Reykjavík City Councillor Hildur Björnsdóttir wants vaccinations to be a prerequisite for preschool admission, RÚV reports. Hildur says parents who choose to not vaccinate their kids compromise their health and safety. She intends to submit a proposal to the city council on the issue.
The Independence Party representative says the city needs to combat the reduction in the number of vaccinated children, and believes it is only a matter of time before measles epidemics in other European countries spread to Iceland. “There are exceptions like children who cannot be vaccinated for health reasons based on medical advice and of course the proposal would not apply to them,” she stated. “But the proposal would also most of all protect these children, who may not be vaccinated and are therefore at high risk of contracting many contagious diseases.”
Chief Epidemiologist Þórólfur Guðnason has criticised Hildur’s proposal, calling it unnecessary. A recent report from the Directorate of Health indicates 91% participation in last year’s measles, mumps, and rubella vaccinations, which are administered at 18 months of age.
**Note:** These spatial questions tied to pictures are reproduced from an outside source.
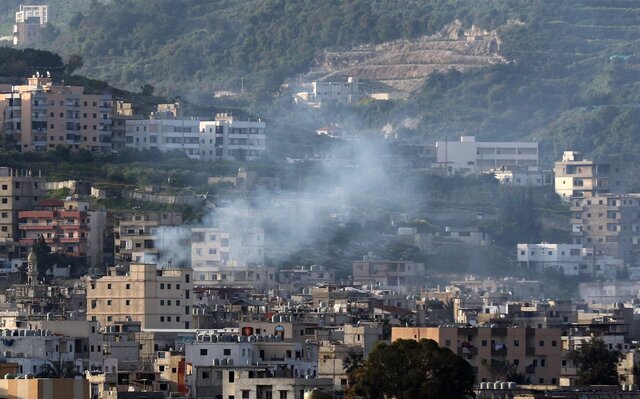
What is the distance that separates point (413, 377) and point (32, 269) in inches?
1615

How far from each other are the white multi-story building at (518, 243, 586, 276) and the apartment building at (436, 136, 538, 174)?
23.2 m

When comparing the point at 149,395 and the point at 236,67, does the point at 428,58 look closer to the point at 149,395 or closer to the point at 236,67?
the point at 236,67

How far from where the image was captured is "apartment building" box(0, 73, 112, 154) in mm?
120875

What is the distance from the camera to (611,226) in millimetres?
131125

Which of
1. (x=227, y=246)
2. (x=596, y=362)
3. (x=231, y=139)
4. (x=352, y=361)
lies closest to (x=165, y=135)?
(x=231, y=139)

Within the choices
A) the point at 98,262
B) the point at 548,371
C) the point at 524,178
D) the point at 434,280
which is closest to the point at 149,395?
the point at 548,371

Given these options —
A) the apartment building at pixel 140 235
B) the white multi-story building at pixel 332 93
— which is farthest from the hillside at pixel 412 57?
the apartment building at pixel 140 235

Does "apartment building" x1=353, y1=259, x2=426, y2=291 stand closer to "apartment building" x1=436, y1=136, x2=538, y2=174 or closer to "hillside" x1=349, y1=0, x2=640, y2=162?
"apartment building" x1=436, y1=136, x2=538, y2=174

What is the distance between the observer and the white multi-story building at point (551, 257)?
12200 cm

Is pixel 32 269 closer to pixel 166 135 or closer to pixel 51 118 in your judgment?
pixel 51 118

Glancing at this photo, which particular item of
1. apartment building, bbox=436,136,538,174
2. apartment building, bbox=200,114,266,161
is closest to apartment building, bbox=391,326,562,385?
apartment building, bbox=200,114,266,161

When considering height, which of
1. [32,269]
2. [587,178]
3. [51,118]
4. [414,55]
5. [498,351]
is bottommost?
[498,351]

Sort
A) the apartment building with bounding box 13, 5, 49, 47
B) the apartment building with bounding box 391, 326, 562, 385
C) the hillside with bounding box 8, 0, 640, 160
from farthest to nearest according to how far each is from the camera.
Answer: the apartment building with bounding box 13, 5, 49, 47, the hillside with bounding box 8, 0, 640, 160, the apartment building with bounding box 391, 326, 562, 385

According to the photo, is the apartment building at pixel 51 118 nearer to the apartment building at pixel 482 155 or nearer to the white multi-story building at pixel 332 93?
the apartment building at pixel 482 155
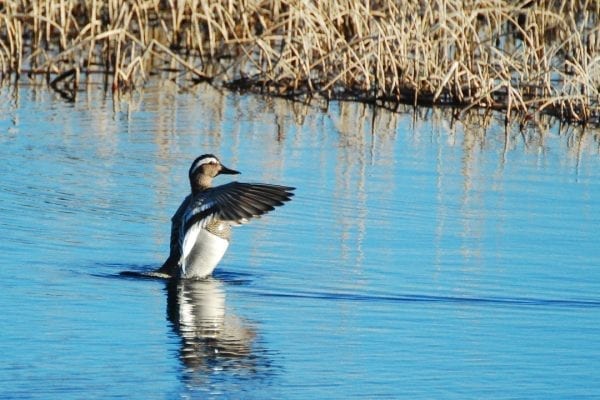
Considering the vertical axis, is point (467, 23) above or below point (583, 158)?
above

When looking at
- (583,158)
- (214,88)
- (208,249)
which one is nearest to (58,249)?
(208,249)

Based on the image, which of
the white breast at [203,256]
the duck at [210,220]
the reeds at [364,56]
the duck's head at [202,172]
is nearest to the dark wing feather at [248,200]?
the duck at [210,220]

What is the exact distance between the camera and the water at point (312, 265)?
6.23m

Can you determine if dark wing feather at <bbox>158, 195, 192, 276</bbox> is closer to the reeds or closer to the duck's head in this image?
the duck's head

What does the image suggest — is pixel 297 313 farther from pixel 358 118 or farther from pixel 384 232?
pixel 358 118

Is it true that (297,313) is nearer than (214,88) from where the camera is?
Yes

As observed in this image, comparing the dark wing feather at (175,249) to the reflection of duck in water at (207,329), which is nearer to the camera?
the reflection of duck in water at (207,329)

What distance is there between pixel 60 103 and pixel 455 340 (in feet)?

The desired rate is 95%. “In many areas, we certainly want better participation rates in vaccinations. The reason why participation is not high enough is however in our opinion not that many parents are opposed to vaccinations,” Þórólfur stated. “There are certain systemic problems related to registeration and recall systems for certain age groups.”
Halldór Auðar Svansson, former city councillor for the Pirate Party is opposed to the proposal, saying it places the welfare of some children above that of others. “Using admission to preschool for this purpose is outrageous, at best a band-aid that does not address the root of the problem. It is completely inconsistent with child welfare methodologies, which places repressive measures last on the list of priorities.”